The Mediterranean Basin is very exposed to similar events due to the high maritime traffic, recording about 33% of the oil traffic in the world, 15% of the total maritime traffic and 10% of the heavy traffic. The exposure of the Italian seas is even higher due to important role of Italy as Europe’s largest refining center (about 80 million tons per year or about 1.6 millions of barrels per day—source: Unione Petrolifera, https://www.unionepetrolifera.it), with its 11 refineries (9 coastal), 7 oil platforms, and 450 ports and terminals (14 for crude oil; https://unmig.mise.gov.it) [12,13] sited along the Italian peninsula and islands.

In the Italian seas, 131 accidents occurred from 1977 to 2010, 40% of which as load spill, with 160,000 tons of crude oil (mainly from the Haven accident), 5200 tons of gasoline, and 700 tons of fuel oil [14]. The most recent accidental oil spill was in October 2018 in the Liguro-Provençal basin, due to the collision between the Ro-Ro ship Ulysse and the container Ship CLS Virginia, impacting on the international protected marine area known as Pelagos Sanctuary for Mediterranean Marine Mammals [15,16].

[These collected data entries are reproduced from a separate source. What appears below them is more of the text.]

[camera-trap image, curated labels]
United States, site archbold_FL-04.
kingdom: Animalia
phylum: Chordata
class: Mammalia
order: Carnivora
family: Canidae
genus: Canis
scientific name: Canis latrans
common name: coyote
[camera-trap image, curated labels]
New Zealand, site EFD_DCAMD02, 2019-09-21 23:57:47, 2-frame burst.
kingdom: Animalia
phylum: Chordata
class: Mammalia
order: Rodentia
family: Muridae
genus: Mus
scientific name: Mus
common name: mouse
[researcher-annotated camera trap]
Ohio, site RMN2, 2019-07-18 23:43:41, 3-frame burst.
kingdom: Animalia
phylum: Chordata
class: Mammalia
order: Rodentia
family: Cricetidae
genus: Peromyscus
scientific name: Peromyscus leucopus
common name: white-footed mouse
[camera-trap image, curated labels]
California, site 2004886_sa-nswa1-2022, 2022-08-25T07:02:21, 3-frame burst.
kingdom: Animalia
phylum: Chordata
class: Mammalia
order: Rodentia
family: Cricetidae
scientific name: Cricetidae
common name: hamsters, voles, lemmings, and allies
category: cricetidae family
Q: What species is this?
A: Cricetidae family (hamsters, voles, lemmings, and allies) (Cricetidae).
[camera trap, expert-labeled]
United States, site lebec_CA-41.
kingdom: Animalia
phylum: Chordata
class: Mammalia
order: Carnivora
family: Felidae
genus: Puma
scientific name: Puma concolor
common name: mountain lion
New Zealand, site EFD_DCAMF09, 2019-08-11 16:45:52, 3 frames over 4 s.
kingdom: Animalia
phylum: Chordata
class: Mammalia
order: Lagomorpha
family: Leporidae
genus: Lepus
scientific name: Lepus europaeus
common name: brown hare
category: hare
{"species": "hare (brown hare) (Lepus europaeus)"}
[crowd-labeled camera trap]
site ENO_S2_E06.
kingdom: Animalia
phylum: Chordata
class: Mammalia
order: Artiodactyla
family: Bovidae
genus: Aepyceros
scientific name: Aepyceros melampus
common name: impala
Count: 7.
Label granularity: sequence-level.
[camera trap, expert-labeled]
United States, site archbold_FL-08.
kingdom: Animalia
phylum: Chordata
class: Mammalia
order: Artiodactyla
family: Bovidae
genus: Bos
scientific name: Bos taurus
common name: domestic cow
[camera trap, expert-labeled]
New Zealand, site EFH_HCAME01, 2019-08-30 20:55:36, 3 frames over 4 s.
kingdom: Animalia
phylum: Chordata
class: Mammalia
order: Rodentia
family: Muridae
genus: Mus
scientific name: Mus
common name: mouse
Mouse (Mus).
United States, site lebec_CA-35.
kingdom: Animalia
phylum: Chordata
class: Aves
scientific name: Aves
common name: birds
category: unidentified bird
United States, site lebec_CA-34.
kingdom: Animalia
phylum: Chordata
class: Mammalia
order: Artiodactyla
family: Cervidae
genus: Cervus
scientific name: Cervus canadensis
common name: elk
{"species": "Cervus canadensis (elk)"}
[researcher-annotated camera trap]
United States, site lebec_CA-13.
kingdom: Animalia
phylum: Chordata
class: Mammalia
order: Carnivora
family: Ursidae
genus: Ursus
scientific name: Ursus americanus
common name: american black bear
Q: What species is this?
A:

It is then crucial for the Italian decision makers to have high quality information in near-real time about the numerical simulation of the transport and fate of the oil spills, to effectively manage the environmental crises. Due to this need and according to national laws (Italian DPCM 04 November 2010; DM 29 January 2013 of the Italian Environment Ministry; Italian D.L n. 145 of 18 August 2015) and International Conventions and Strategies for the protection of the sea (from the MARPOL 73/78 international convention to the Regional Strategy 2016–2021 of REMPEC), the Italian Ministry of the Environment and Protection of Land and Sea (MATTM) funded the project named SOS-Piattaforme & Impatti Off-Shore to have a system for the numerical forecasts of oil spills dispersion and fate in the Italian seas. The use of this system is exemplified thanks to a user-friendly Graphical User Interface (GUI) which guarantees a flexible approach and supports the Italian Coast Guard and MATTM in producing dynamical planning (i.e., upgradeable over time) of mitigation actions of the pollution event. This characteristic is decisive for a future development of a Decision Support System (DSS) able to produce efficient management solutions because it establishes the relation between the pollution event and the management requirements, while not replacing but supporting the decision makers [6,17,18,19,20,21,22,23,24]. SOS-Piattaforme will be described in the next sections: a complex set of coupled numerical models, composed by regional hydrodynamical models and an atmospheric one, will be introduced, followed by the description of an oil spill model and of the GUI developed ad hoc. Results of testing scenarios and conclusions will complete the paper.

2. Methods

The oil spill forecasting system (Figure 1) includes two main numerical modules and one GUI (Section 2.3).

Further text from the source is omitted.